The air strike the following day—the one where U.S. officials “banned” certain coordinates—was carried out by two Russian jets and two jets from the “international coalition,” according to RIA Novosti. In context, it’s clear that the jets in question are Turkish.
The Turkish defense ministry declined to immediately comment. “Now closed,” said an official who answered the phone. “Call tomorrow.”
Of course, it’s possible that the Kremlin deliberately massaged the stories about the recent air strikes to create the impression of direct U.S.-Russian cooperation.
Trump has made no secret of his desire to rekindle a relationship between the United States and Russia, particularly in counterterrorism efforts.

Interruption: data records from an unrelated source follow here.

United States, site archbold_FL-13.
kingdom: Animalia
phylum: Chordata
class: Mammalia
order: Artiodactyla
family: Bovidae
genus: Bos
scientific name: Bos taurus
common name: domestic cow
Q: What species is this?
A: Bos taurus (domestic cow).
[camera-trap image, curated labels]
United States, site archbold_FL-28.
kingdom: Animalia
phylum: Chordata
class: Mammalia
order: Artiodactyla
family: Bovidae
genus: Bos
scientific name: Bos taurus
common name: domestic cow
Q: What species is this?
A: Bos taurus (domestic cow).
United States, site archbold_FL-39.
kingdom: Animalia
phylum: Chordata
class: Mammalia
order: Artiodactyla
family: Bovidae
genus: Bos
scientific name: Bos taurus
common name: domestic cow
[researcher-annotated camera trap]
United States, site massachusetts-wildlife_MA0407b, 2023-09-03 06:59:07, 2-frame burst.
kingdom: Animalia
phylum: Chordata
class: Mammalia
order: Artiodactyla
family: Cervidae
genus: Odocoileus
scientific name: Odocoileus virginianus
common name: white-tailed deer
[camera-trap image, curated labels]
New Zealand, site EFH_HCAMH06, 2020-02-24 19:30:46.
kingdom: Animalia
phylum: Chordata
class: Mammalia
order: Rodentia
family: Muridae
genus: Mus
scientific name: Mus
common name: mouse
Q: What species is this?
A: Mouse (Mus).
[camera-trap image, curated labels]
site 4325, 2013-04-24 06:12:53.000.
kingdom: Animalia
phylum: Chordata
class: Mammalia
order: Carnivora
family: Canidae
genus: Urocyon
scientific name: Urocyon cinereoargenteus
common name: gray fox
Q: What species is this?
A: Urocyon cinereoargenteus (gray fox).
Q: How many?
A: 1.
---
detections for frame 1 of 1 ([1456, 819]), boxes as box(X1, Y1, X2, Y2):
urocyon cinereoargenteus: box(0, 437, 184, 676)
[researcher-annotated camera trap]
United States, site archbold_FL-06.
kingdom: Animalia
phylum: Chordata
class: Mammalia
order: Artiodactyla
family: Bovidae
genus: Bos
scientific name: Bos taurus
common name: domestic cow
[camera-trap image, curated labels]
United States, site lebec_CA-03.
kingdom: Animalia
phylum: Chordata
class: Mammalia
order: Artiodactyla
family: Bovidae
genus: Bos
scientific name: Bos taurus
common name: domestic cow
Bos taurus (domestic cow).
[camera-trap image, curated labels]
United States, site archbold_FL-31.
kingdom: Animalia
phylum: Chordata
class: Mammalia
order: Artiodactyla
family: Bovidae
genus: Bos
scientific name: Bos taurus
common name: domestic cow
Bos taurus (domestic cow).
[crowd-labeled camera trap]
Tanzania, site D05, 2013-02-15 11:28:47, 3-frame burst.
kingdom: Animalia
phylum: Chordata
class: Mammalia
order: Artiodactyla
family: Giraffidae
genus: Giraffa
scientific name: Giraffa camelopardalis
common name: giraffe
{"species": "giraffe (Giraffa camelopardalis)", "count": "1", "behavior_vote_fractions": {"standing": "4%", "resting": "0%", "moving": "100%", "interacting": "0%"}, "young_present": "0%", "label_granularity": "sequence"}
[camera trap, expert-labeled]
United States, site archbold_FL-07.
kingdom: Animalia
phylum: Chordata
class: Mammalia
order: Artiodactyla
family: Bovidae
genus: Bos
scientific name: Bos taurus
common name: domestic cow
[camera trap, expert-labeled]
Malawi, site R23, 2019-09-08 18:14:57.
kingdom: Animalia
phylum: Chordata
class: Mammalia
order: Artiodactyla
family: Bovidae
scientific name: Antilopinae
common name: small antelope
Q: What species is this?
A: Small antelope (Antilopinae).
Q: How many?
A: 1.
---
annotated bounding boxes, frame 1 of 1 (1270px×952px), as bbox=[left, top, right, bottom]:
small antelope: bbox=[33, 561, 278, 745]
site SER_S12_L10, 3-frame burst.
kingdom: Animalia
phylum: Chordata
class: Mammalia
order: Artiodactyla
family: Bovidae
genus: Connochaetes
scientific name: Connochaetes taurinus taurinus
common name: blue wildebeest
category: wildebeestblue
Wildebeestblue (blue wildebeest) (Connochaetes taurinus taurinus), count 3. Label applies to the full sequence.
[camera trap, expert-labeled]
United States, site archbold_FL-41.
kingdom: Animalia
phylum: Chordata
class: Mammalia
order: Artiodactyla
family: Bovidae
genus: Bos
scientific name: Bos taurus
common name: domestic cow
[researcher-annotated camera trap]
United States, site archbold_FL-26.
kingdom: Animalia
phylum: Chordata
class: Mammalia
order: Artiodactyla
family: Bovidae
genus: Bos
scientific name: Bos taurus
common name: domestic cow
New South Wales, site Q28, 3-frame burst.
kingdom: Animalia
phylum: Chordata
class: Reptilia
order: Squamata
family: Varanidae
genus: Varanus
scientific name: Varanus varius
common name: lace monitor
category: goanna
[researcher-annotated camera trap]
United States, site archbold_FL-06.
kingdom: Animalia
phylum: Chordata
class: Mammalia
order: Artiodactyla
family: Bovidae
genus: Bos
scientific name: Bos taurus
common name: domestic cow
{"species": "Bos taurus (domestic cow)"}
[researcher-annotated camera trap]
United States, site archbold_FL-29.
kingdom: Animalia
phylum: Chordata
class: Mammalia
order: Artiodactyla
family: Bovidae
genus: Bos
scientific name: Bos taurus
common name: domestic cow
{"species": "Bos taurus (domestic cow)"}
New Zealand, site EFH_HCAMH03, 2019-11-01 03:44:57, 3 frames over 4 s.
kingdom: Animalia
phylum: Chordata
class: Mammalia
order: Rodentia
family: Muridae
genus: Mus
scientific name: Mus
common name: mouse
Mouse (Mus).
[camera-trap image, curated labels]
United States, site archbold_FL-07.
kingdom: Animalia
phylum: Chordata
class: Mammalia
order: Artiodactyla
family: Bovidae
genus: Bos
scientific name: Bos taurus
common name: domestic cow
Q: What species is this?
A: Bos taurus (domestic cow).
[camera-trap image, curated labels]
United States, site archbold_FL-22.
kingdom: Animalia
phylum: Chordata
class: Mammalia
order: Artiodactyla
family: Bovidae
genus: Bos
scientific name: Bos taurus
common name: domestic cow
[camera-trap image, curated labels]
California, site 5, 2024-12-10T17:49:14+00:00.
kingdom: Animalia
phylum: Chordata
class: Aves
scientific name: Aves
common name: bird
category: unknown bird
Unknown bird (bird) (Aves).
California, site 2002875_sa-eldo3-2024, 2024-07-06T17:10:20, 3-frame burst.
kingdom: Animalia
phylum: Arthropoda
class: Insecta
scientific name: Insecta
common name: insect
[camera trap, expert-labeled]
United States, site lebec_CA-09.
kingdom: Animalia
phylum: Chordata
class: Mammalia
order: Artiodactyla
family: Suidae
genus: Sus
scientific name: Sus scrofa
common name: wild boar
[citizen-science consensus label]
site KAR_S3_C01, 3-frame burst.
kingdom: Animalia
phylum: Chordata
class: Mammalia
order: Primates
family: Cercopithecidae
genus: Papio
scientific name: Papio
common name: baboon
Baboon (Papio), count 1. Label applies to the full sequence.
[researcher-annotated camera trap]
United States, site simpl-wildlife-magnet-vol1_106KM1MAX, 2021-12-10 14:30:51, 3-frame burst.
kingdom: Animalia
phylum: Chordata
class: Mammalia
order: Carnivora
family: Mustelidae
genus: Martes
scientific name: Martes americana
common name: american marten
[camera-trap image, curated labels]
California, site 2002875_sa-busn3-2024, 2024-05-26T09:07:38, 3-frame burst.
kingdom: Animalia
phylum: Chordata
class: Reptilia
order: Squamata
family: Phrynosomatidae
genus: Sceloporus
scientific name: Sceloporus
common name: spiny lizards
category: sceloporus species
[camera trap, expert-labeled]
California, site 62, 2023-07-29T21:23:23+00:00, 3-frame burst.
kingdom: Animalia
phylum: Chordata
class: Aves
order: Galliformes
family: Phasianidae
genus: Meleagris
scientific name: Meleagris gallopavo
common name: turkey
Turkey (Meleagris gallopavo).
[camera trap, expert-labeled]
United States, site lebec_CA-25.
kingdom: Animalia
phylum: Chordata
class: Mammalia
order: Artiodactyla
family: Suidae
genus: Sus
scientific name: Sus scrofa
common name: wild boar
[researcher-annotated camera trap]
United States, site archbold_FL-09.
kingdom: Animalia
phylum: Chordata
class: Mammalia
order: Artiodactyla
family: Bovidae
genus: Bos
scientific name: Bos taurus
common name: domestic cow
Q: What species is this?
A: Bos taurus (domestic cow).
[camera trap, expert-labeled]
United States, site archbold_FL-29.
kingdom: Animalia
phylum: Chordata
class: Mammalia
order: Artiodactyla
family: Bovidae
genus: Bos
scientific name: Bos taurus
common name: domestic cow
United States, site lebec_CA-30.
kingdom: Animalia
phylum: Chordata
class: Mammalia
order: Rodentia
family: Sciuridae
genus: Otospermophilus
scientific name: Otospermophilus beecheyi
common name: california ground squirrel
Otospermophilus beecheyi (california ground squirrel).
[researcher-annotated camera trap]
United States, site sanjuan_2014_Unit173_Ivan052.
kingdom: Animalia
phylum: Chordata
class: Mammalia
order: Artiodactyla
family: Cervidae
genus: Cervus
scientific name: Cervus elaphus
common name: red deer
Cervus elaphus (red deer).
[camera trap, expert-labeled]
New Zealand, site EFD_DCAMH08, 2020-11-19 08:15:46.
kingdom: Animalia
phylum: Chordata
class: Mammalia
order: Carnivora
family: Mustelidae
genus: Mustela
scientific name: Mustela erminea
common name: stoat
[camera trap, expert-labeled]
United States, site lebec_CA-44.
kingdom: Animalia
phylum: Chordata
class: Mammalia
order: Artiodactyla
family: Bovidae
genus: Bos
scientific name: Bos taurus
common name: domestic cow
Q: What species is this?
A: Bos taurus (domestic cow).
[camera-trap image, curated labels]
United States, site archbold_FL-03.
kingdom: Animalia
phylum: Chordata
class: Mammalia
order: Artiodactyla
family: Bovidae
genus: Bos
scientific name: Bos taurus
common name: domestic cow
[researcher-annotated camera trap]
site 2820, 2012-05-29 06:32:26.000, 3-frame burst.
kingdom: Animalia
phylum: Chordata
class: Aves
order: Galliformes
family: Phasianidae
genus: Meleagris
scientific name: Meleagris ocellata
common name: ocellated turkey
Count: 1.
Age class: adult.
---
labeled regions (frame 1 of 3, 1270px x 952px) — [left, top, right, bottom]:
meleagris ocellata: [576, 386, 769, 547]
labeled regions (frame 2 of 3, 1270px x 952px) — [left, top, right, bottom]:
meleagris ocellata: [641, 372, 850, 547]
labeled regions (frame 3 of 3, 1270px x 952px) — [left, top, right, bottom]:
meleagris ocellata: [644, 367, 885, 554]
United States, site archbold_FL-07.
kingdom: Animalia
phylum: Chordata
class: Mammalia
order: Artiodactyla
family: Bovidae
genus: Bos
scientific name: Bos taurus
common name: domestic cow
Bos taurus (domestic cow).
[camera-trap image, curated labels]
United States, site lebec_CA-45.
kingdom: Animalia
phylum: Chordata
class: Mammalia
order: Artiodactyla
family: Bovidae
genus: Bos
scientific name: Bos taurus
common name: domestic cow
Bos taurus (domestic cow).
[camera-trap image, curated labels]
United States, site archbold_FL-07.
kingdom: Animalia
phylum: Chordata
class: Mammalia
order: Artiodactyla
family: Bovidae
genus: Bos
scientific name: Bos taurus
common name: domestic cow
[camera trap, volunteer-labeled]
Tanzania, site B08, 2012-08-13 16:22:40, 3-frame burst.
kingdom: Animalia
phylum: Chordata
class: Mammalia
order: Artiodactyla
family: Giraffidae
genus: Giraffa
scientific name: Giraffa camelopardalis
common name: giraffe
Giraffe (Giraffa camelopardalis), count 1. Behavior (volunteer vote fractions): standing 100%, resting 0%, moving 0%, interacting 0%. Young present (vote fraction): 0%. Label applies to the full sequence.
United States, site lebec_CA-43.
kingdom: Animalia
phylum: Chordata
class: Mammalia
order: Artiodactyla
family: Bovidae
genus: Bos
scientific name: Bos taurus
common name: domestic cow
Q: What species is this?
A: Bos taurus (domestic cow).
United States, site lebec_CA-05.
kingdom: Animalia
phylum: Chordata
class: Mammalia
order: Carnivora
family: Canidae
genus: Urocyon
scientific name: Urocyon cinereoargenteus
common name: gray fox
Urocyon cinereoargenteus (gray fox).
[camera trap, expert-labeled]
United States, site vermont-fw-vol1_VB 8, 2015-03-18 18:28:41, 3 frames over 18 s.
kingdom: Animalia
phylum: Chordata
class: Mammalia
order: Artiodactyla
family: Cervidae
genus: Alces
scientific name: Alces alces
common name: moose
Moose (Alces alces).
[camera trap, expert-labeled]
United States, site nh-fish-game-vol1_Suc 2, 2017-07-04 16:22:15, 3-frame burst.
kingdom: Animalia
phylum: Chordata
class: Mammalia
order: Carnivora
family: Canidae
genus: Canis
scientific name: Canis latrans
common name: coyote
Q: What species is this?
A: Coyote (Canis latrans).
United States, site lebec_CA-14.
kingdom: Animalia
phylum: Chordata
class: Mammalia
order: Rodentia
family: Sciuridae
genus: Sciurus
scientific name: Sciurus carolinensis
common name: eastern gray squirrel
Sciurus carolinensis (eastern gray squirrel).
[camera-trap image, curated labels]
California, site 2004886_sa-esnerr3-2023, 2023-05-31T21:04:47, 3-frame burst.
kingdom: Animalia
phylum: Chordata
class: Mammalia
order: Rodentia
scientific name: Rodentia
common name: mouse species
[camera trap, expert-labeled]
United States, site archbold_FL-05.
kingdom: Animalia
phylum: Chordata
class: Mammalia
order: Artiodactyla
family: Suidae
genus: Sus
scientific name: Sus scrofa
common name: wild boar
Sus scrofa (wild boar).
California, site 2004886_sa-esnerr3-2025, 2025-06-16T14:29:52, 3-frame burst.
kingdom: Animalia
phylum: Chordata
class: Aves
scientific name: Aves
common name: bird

In his inaugural address on Jan. 20, Trump designated “radical Islamic terrorism” as his foremost foreign policy concern, while repudiating the imposition of American values on other countries—a telegraphing of a neo-isolationist posture that complements perfectly Moscow’s wish that America cease to concern itself with Russia’s erosion of democracy and civil society and its dire record of human rights abuses, at home and abroad.
Putting out a deceptive half-truth about a new era of American-Russian collaboration in Syria would be one way to test the new commander-in-chief. The Trump administration either has to accuse the Russian government of peddling disinformation—what his own team might call “alternative facts”—or perhaps turn a Moscow-baked lie into a fait accompli.
Russia could force Trump’s hand by saying that Trump’s already doing what he himself has said he plans to do—tether U.S. military operations in Syria to Russia’s own intervention in the country.